[Quoted passage Boundary: Start]

Luxury Watch Photography Using One Studio Light

When a client asks you to photograph a $15,000 luxury watch, you’d better know how to make it look good.

Karl only used one light to capture this exquisite image, so everything was lit perfectly and captured in one shot. In this watch photography tutorial, he shows you exactly how you can replicate this luxurious, high-quality look in your own product photoshoots.

This photoshoot demonstrates that when you have the right photography knowledge and training, you can achieve flawless, high-end results even with just one light.

In this class:

  • Product photography using one light
  • How to photograph watches
  • Lens choice for product photography
  • How to create and control gradient light and lighting falloff
  • Depth of field considerations and using focus stacking for maximum depth of field

When photographing detailed products like this Blancpain watch, there is always an element of post-production required. You can see this process in our Luxury Watch Retouching class.

To learn more about how to photograph watches, take a look at Luxury Watch Shoot 2 and Luxury Watch Product Photography (LIVE).

If you have any questions about this class, please post them in the comments section below.

Luxury '$15,000' Watch Photography

Luxury ‘$15,000’ Watch Photography

Comments

    1. Hi, Nasser. Yes as you will see in many of our other classes we mostly use LEE 216, or acrylic sheets.

[Quoted passage Boundary: End]
[Record set Boundary: Start]

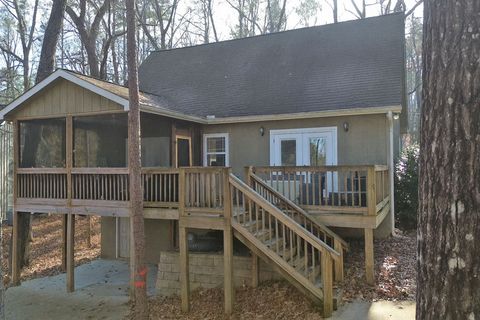 Photo of 49 Currahee Point, Toccoa, GA 30577 (MLS # 20295468)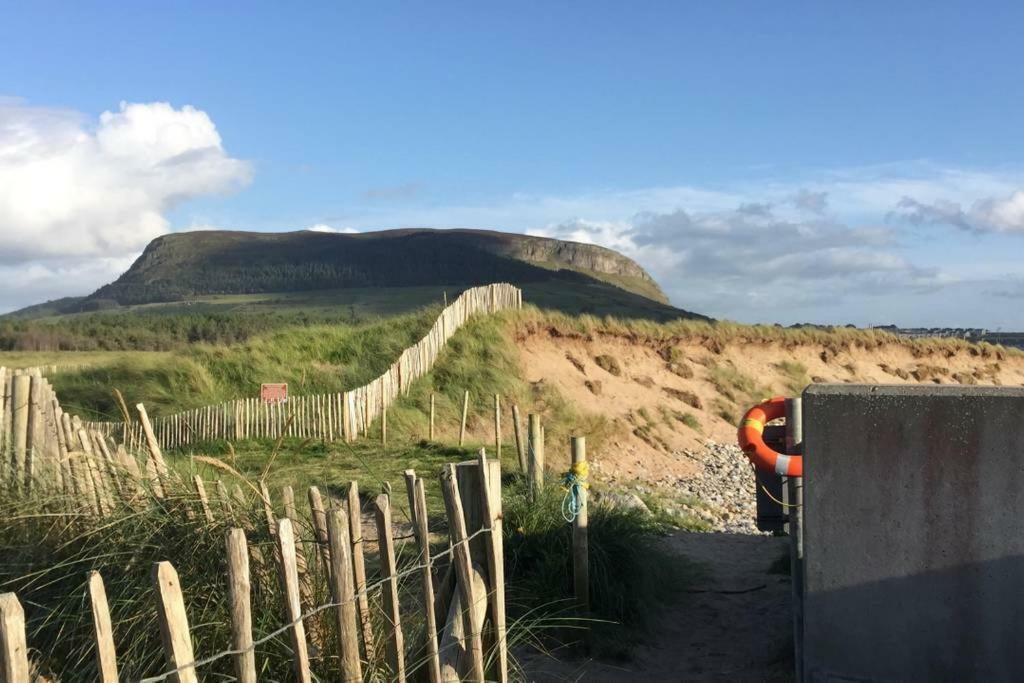 Strandhill Home, One Minute From The Beach And Pubs Екстериор снимка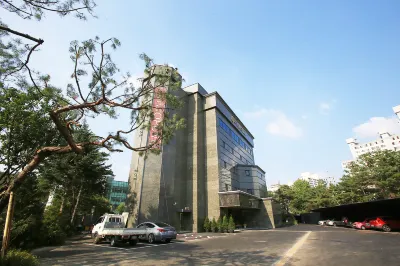 Namyangju Gold Hotel Hotels near Surak Sumak Chicken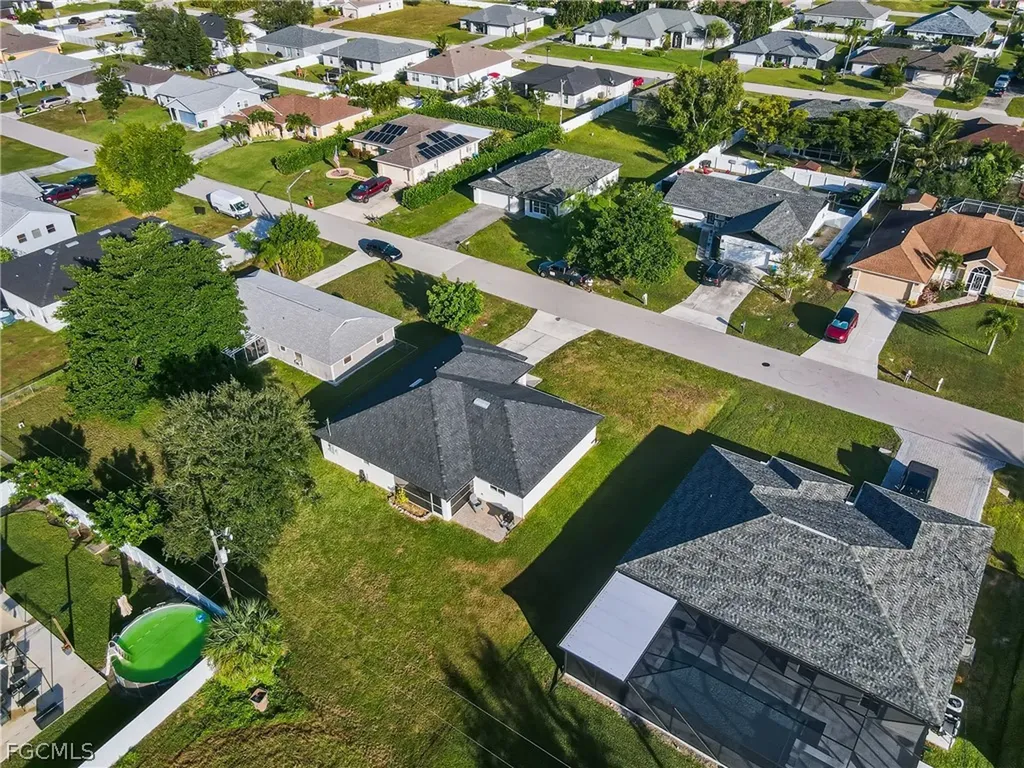 1204 NE 10th Terrace Cape Coral FL 33909
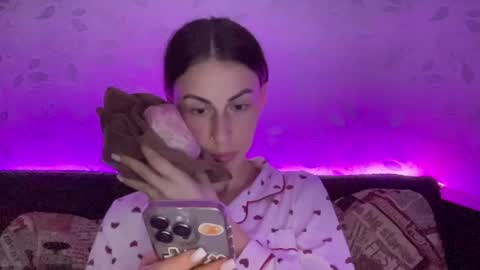 Anna online show from December 2024 07:55:01 PM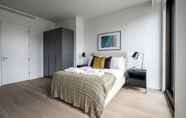 Others 3 Stylish Studio Apartment With River Views in London s Bustling Docklands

[Record set Boundary: End]

▸ **Your objective**: Update the watch photography tutorial starting with "This photoshoot demonstrates" and going on through "Product Photography (LIVE).", putting "Swiss" in place of "Blancpain".

▸ **Solution to this exercise**:
This photoshoot demonstrates that when you have the right photography knowledge and training, you can achieve flawless, high-end results even with just one light.

In this class:

  • Product photography using one light
  • How to photograph watches
  • Lens choice for product photography
  • How to create and control gradient light and lighting falloff
  • Depth of field considerations and using focus stacking for maximum depth of field

When photographing detailed products like this Swiss watch, there is always an element of post-production required. You can see this process in our Luxury Watch Retouching class.

To learn more about how to photograph watches, take a look at Luxury Watch Shoot 2 and Luxury Watch Product Photography (LIVE).